THE PREDICTION OF FLOW-RATE AND NUTRIENT LOAD IN ERGENE RIVER BASIN THROUGH ARTIFICIAL NEURAL NETWORKS


Yilmaz G. B., SİVRİ N., AKGUNDOGDU A., Şeker D. Z.

FRESENIUS ENVIRONMENTAL BULLETIN, cilt.23, ss.3202-3211, 2014 (SCI-Expanded) identifier

  • Yayın Türü: Makale / Tam Makale
  • Cilt numarası: 23
  • Basım Tarihi: 2014
  • Dergi Adı: FRESENIUS ENVIRONMENTAL BULLETIN
  • Derginin Tarandığı İndeksler: Science Citation Index Expanded (SCI-EXPANDED)
  • Sayfa Sayıları: ss.3202-3211
  • Anahtar Kelimeler: Ergene River, artificial neural networks, direct calculation method, nutrient loads
  • İstanbul Teknik Üniversitesi Adresli: Evet

Özet

This study aims to predict the highest rate of monthly average flow and load change in Ergene River, one of the most contaminated rivers of Turkey and having a high flood frequency.
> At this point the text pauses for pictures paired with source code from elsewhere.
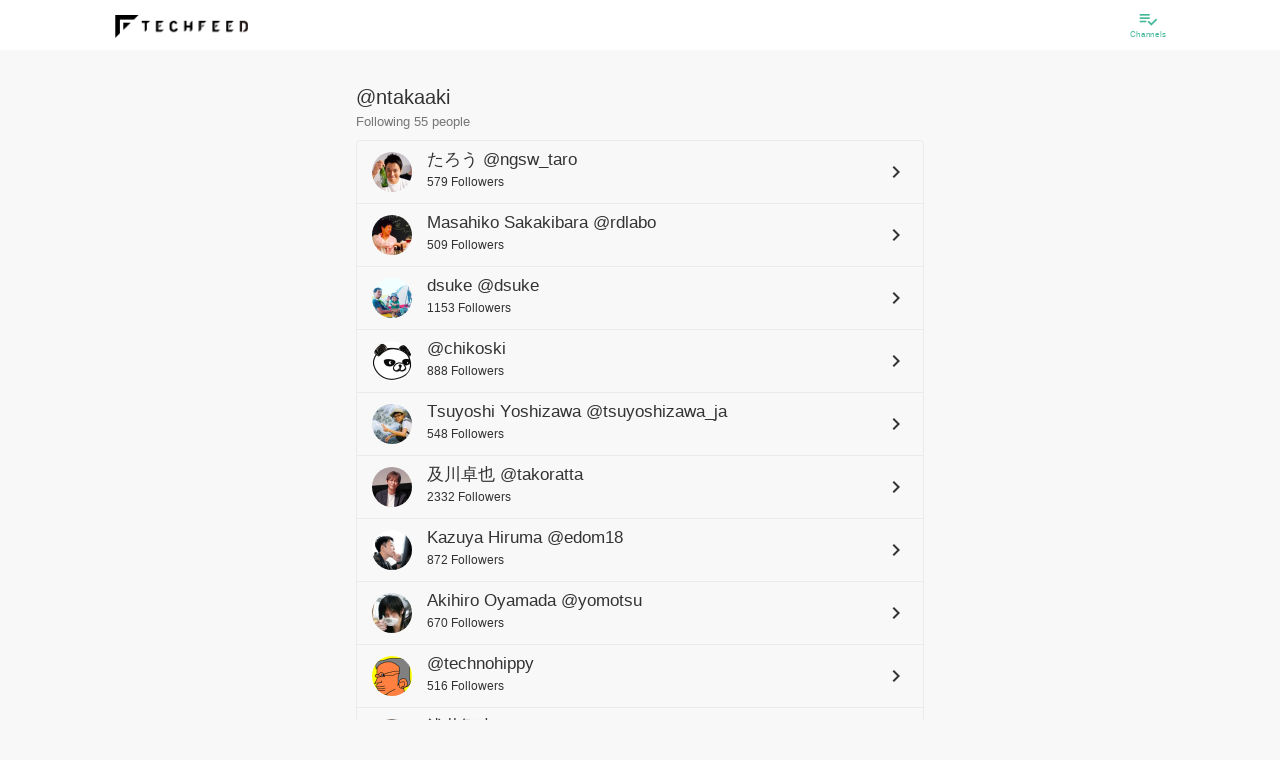

--- FILE ---
content_type: application/javascript; charset=UTF-8
request_url: https://beta.techfeed.io/js/auth/signup.js
body_size: 1728
content:
'use strict';

/* global techfeed:true */
$(function () {
  'use strict';

  // login

  var $loginDialog = $('#login-dialog');
  // signup
  var $signupDialog = $('#signup-dialog');
  var $signupForms = $('.signup-form');
  var $emailInputs = $('.signup-email');

  var $signupMessage = $signupForms.find('.signup-message');

  // signup form dialog
  var $signupButton = $('.show-signup-dialog');
  if ($signupButton.length > 1 && $signupDialog.length === 1) {
    $signupButton.click(function (e) {
      e.preventDefault();
      $loginDialog.modal('hide');
      $signupDialog.modal();
    });
  }

  /**
   * メールアドレスの入力状態と他の入力要素の状態を同期する
   */
  function syncEmail2Button() {
    var $emailInput = $(this);
    var $form = $emailInput.parents('form.signup-form');
    var $signupButton = $form.find('.signup-button');
    $form.find('.signup-message').hide();

    var email = $emailInput.val();
    var emailValid = techfeed.validators.validateEmail(email);
    $signupButton.attr('disabled', !emailValid);
  }
  $emailInputs.on('focus input keyup change blur', syncEmail2Button);

  /**
   * サインアップ処理
   */
  $signupForms.on('submit', function (e) {
    e.preventDefault();

    var $form = $(this);
    var $emailInput = $form.find('input.signup-email');
    var $signupButton = $form.find('.signup-button');
    $signupMessage.hide();

    var email = $emailInput.val();
    if (!techfeed.validators.validateEmail(email)) {
      dangerMsg('メールアドレスの形式が不正です。');
      return;
    }
    $signupButton.attr('disabled', true);
    $emailInput.attr('disabled', true);
    var timezoneOffset = new Date().getTimezoneOffset();
    var data = {
      email: email,
      timezone: { offset: timezoneOffset }
    };
    $.ajax({
      method: 'post',
      url: '/api/people/signup',
      contentType: 'application/json',
      data: JSON.stringify(data),
      dataType: 'json'
    }).then(function () {
      $emailInput.hide();
      $signupButton.hide();
      infoMsg('ご登録確認のメールをお送りしました。ご確認ください。');

      // ログインダイアログが表示されている可能性があるので、非表示にする
      setTimeout(function () {
        $signupDialog.modal('hide');
      }, 4000);
    }).fail(function (xhr) {
      var message = '';
      switch (xhr.status) {
        case 406:
          // Not Acceptable: 指定されたメールアドレスのユーザが既に存在し、メール検証済みの場合。
          message = getErrorMessage(xhr);
          infoMsgHtml(message);
          break;
        case 400: // Bad Request: emailかtimezoneが指定されていない場合
        case 422:
          // Unprocesssable Entity: emailやtimezoneが指定されているが誤っている場合
          message = '入力内容が正しくありません。確認後、再度お試しください。';
          dangerMsg(message);
          break;
        default:
          message = 'エラーが発生しました。時間をおいて、再度お試しください。';
          dangerMsg(message);
      }
      $emailInput.attr('disabled', false);
    });
  });

  function getErrorMessage(xhr) {
    var errMsg = (xhr.responseJSON && xhr.responseJSON.error || {}).message;
    var message = void 0;
    if (errMsg === 'already exists email') {
      message = 'メールアドレスは既に登録済みですが、本人確認がとれていません。<br>' + '<button type="button" data-loading-text="Loading..." class="btn btn-primary" id="sendConfirmEmail">' + '登録確認メールを送る</button>';
    } else if (errMsg === 'already registered') {
      message = 'メールアドレスは既に登録済みです。<a href="#" class="show-login-dialog">ログインしますか？</a>';
    } else {
      message = 'エラーが発生しました。時間をおいて、再度お試しください。';
    }
    return message;
  }

  $signupDialog.on('show.bs.modal', function () {
    var $form = $(this).find('form');
    $form.find('.signup-message').hide();
    $form.find('.signup-button').attr('disabled', true).show();
    $form.find('.signup-email').attr('disabled', false).val('').show();
  });

  /**
   * 確認メール送信
   */
  $signupMessage.on('click', '#sendConfirmEmail', function (ev) {
    ev.preventDefault();
    $(ev.target).button('loading');

    var $emailInput = $signupForms.find('input.signup-email');
    // 確認メール送信
    $.ajax({
      method: 'post',
      url: '/api/people/sendConfirmationMail',
      data: { email: $emailInput.val() },
      dataType: 'json'
    }).then(function () {
      var message = '登録確認メールをお送りしました。メールをご確認下さい。';
      infoMsg(message);
    }).fail(function () {
      // console.log('error', xhr.responseJSON);
      var message = 'エラーが発生しました。時間をおいて、再度お試しください。';
      dangerMsg(message);
    });
  });

  function infoMsg(message) {
    return $signupMessage.removeClass('alert-danger').addClass('alert-info').text(message).show();
  }

  function infoMsgHtml(message) {
    return $signupMessage.removeClass('alert-danger').addClass('alert-info').html(message).show();
  }

  function dangerMsg(message) {
    return $signupMessage.removeClass('alert-info').addClass('alert-danger').text(message).show();
  }
});
//# sourceMappingURL=signup.js.map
For this purpose, the Flow Observation Station (FOS) of Luleburgaz district was chosen for modelling as it is located at a point in the middle of the basin, where domestic and industrial wastes of the region with the population density of basin reach and seasonal floods are observed. An artificial neural networks method, the Feed-Forward Back Propagation Neural Networks (FFBPNN), method was used to evaluate the relation among hydro-meteorological data of Luleburgaz FOS recorded for 168 months between 1997 and 2010, and the flow-rate of Ergene River Luleburgaz Station was predicted monthly for the year of 2011. The load change in the river was observed with direct calculation method on the basis of the acquired flow-rate values and long-term nutrient concentration averages.